# Swift Kontiki 665P Tyres!!??



## KontikiChris (Nov 26, 2010)

Hi

I need to replace 2 front tyres on my 2007 Swift Kontiki 665P, 3.0l Fiat Ducato chassis!!

The original fit are Michelin X 225/75 R16 116 XC Camping.

I have tried to match, but can find no-one who supplies them, & it would appear that Michelin no longer make them. 

I would much appreciate any advice on replacements! I have thought about Continental Vanco, & Michelin Agilis camping, or even Toyo HO8???


----------



## EJB (Aug 25, 2007)

Michelin XC Camping were superseded by Michelin Agilis Camping. :wink: 
I don't know about size availability.


----------



## IanA (Oct 30, 2010)

I've Toyo H08s on my motorhome - 2003 version of yours. I replaced some ancient (original) Michelins earlier this year. I was looking for H09s - the winter tyre, but there weren't any available. Very happy with the H08s, smoother ride than the old ones, a little more roll on the bends, but I've increased pressures a little and that seems to have helped. No problem, off hard standing or on slopes, but I do try and avoid them whenever possible. Just under £400 for the four.

Winter tyres would be best if you have any plans going to Germany in the winter, but you would need to replace all the tyres.


----------



## coppo (May 27, 2009)

IanA said:


> Winter tyres would be best if you have any plans going to Germany in the winter, but you would need to replace all the tyres.


Winter tyres would be better even in this country if you intend to use the MH all year around, or use mainly CL's etc.

The Toyo HO9 Ian mentions is an excellent tyre, we have 2 on the front(and different brand winters on the rear)

Paul.


----------

» Task list:
1. According to the tyre thread, which tyre replaced the Michelin XC Camping?
2. Reproduce the tyre thread word for word, starting at "The original fit" and ending at "(Aug 25, 2007)".

» Dataset records:

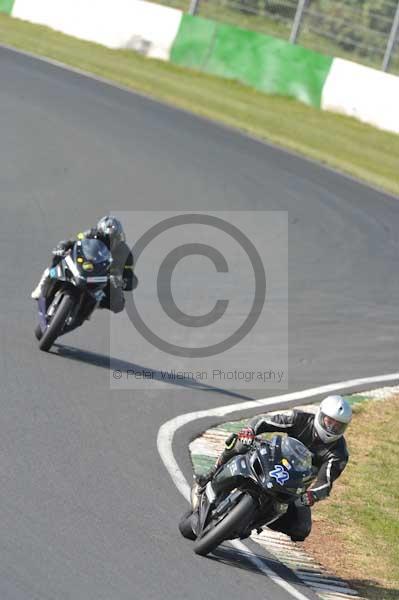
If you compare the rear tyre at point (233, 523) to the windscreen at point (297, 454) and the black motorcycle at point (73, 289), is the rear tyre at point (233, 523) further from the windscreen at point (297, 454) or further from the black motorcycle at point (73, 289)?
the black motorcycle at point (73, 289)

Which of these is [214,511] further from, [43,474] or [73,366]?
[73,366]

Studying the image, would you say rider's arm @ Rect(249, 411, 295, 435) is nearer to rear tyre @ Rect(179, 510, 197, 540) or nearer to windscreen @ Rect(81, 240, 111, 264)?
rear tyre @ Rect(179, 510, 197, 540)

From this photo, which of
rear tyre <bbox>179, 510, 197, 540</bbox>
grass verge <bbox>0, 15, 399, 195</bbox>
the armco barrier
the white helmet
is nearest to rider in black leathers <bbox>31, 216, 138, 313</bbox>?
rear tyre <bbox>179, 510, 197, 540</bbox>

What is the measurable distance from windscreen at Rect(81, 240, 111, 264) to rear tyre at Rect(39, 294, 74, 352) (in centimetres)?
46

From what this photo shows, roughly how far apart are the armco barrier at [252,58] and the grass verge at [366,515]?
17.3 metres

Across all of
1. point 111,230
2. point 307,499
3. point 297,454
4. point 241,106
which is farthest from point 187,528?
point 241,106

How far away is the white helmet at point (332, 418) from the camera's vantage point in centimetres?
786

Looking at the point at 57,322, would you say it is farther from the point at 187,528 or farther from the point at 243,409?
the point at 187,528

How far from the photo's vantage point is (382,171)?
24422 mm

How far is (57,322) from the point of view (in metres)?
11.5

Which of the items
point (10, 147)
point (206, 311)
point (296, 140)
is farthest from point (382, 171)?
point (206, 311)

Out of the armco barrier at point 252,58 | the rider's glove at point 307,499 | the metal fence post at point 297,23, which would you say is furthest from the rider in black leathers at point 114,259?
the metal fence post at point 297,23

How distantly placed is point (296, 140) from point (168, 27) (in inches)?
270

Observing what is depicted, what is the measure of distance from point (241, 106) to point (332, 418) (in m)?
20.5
--
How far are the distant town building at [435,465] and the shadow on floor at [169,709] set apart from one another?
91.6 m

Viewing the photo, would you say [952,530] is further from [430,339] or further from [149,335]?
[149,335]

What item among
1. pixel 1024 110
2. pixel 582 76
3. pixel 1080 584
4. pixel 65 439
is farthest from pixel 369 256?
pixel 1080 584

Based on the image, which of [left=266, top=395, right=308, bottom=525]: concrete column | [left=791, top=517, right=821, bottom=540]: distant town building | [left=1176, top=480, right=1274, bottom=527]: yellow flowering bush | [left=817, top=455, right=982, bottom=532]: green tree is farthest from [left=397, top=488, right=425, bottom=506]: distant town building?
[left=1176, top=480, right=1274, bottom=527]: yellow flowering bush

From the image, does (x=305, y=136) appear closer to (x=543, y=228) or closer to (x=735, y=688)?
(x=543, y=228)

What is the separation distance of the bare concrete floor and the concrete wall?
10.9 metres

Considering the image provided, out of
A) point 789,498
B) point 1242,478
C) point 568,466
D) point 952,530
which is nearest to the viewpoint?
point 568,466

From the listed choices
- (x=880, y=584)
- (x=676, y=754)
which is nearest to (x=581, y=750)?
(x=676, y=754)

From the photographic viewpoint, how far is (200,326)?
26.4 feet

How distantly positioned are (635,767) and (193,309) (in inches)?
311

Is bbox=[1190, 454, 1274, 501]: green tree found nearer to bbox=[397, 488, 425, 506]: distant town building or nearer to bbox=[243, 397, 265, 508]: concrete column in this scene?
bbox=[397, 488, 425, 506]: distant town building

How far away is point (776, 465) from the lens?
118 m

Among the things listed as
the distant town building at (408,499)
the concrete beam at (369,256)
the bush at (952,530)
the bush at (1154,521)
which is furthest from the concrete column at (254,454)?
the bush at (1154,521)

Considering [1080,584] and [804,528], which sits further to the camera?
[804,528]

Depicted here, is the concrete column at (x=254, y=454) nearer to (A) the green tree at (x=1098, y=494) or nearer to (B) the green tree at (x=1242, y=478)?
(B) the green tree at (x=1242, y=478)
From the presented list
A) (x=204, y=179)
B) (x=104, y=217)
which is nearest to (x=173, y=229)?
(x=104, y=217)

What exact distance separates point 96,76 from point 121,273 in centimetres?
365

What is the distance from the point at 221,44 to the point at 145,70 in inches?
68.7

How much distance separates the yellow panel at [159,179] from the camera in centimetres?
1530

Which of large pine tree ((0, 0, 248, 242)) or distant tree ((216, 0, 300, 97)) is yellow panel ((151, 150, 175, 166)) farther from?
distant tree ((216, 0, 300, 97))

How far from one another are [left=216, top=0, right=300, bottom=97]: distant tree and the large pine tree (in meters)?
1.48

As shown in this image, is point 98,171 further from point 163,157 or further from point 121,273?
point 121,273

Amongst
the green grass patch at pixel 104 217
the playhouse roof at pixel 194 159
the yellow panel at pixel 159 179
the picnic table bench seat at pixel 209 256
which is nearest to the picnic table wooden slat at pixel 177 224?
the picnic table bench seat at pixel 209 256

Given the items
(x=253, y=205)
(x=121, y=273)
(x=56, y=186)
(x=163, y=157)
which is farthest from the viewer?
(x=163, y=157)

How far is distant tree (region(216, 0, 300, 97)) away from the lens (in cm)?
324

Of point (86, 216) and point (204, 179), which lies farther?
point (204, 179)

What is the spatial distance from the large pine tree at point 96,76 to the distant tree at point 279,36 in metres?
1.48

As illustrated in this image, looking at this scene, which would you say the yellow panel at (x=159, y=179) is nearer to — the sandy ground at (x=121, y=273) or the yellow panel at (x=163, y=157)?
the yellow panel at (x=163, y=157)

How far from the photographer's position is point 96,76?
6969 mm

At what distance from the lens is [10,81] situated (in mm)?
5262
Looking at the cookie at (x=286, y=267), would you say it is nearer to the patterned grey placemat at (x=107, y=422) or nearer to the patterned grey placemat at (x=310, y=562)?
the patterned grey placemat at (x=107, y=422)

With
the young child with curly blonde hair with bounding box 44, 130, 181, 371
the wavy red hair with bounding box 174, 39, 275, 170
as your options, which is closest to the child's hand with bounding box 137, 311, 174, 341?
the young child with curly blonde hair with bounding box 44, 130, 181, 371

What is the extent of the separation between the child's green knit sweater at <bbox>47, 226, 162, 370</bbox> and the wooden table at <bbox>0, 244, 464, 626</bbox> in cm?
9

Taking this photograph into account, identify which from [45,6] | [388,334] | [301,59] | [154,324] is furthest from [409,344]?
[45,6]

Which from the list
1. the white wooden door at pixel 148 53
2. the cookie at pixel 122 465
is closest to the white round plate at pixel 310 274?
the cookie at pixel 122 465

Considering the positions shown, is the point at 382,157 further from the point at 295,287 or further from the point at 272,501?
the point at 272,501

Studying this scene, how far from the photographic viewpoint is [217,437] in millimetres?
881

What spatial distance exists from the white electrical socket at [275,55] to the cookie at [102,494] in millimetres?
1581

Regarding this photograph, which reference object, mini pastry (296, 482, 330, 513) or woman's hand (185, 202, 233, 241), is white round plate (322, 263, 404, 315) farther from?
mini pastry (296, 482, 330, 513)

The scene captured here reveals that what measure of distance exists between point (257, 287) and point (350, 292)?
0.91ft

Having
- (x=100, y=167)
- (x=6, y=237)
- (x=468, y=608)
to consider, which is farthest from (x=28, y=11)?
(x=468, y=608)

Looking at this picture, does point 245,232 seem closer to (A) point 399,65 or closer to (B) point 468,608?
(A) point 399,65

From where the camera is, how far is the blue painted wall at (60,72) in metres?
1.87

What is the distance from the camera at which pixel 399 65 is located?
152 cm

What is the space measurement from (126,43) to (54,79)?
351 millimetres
* * *
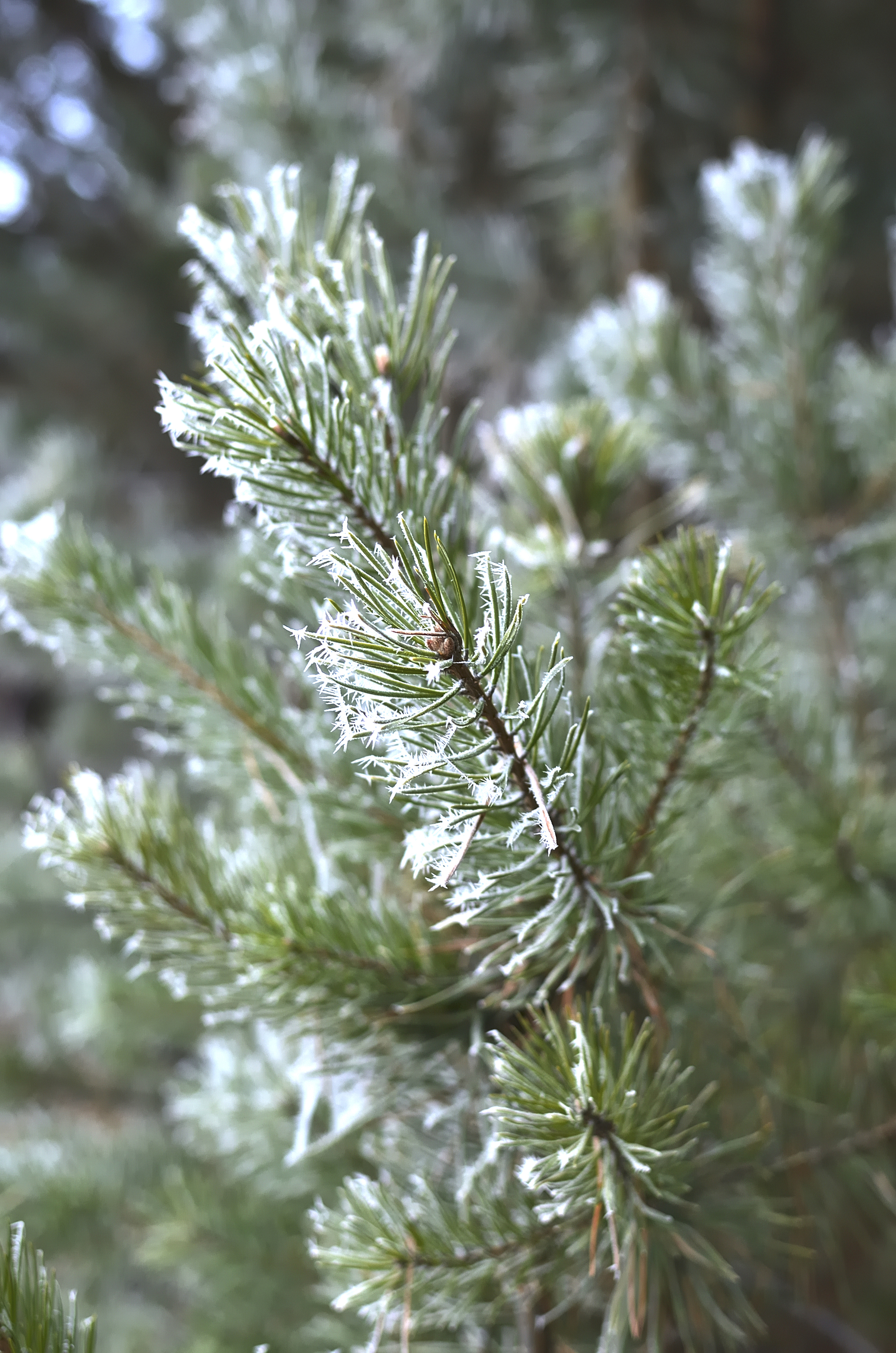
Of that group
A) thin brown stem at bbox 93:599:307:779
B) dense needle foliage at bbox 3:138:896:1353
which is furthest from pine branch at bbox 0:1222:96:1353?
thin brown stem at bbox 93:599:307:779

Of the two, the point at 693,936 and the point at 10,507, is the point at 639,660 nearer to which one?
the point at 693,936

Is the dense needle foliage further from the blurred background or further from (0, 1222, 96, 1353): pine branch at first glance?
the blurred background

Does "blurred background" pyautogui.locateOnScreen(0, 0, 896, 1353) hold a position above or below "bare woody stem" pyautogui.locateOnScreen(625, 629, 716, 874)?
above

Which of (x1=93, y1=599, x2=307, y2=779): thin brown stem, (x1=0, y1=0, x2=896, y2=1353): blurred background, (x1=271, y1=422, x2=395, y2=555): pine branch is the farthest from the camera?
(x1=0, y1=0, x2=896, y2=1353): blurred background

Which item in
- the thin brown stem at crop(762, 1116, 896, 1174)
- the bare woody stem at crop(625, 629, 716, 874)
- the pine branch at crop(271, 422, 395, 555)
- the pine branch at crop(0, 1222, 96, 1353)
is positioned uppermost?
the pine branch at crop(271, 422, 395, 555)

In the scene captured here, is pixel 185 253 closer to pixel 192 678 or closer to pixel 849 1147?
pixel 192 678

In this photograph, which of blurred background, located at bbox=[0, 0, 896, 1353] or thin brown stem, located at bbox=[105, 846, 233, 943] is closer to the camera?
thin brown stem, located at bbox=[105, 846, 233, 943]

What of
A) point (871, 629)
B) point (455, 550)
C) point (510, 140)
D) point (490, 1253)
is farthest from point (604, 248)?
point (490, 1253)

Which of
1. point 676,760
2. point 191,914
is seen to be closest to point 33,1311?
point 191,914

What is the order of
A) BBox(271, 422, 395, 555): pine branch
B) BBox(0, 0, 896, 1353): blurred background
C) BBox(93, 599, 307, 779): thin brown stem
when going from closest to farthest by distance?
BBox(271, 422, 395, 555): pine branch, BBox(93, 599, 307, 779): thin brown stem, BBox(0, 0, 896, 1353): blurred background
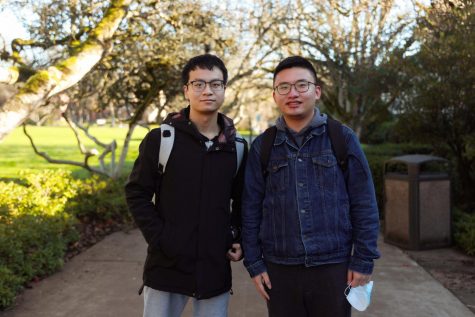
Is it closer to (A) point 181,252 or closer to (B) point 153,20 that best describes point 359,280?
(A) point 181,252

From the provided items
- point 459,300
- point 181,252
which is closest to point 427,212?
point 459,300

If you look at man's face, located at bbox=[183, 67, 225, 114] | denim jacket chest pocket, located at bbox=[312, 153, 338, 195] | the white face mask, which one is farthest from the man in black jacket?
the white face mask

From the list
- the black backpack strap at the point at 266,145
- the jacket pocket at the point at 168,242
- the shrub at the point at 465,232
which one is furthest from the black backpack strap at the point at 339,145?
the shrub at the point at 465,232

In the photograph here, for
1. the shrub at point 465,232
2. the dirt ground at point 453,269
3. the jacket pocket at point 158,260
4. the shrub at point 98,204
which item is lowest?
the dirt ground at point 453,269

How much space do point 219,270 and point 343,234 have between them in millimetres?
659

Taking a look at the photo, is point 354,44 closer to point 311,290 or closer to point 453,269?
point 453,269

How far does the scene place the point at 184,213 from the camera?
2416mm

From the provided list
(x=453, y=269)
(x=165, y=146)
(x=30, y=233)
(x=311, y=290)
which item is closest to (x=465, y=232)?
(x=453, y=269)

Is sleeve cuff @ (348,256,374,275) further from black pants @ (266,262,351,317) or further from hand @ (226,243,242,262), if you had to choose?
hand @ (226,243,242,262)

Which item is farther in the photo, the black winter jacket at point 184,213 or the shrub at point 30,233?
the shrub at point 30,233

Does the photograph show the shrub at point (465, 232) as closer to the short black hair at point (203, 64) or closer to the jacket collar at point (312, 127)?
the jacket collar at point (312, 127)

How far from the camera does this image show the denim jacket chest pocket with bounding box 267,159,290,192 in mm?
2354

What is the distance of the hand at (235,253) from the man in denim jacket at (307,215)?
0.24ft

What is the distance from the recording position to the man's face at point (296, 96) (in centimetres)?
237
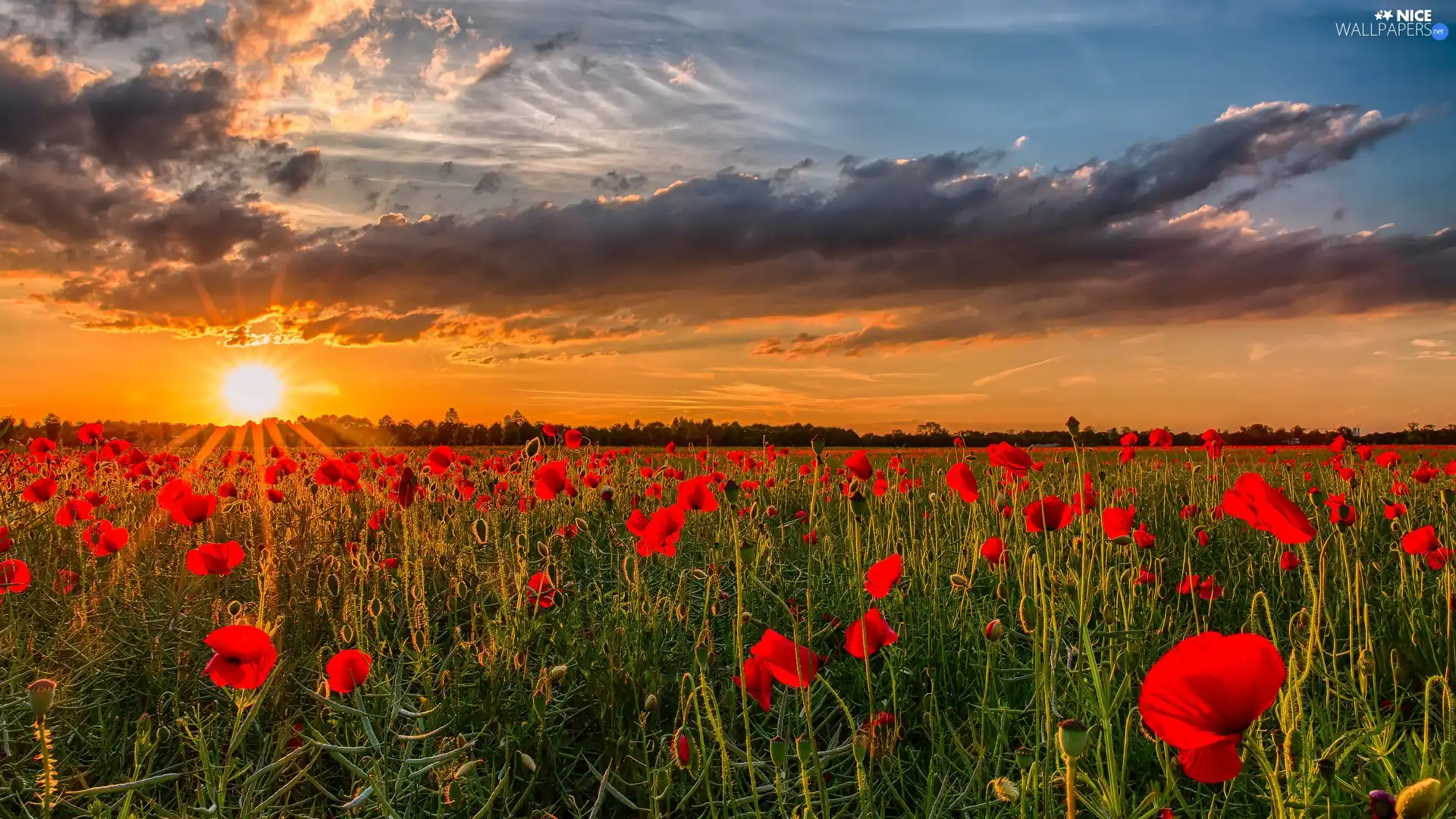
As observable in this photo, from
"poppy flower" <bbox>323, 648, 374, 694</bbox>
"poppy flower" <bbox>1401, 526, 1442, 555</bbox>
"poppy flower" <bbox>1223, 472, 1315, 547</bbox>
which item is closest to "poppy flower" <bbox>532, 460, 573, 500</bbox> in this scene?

» Solutions in order:
1. The Michelin Agilis Camping.

2.
The original fit are Michelin X 225/75 R16 116 XC Camping.

I have tried to match, but can find no-one who supplies them, & it would appear that Michelin no longer make them. 

I would much appreciate any advice on replacements! I have thought about Continental Vanco, & Michelin Agilis camping, or even Toyo HO8???


----------



## EJB (Aug 25, 2007)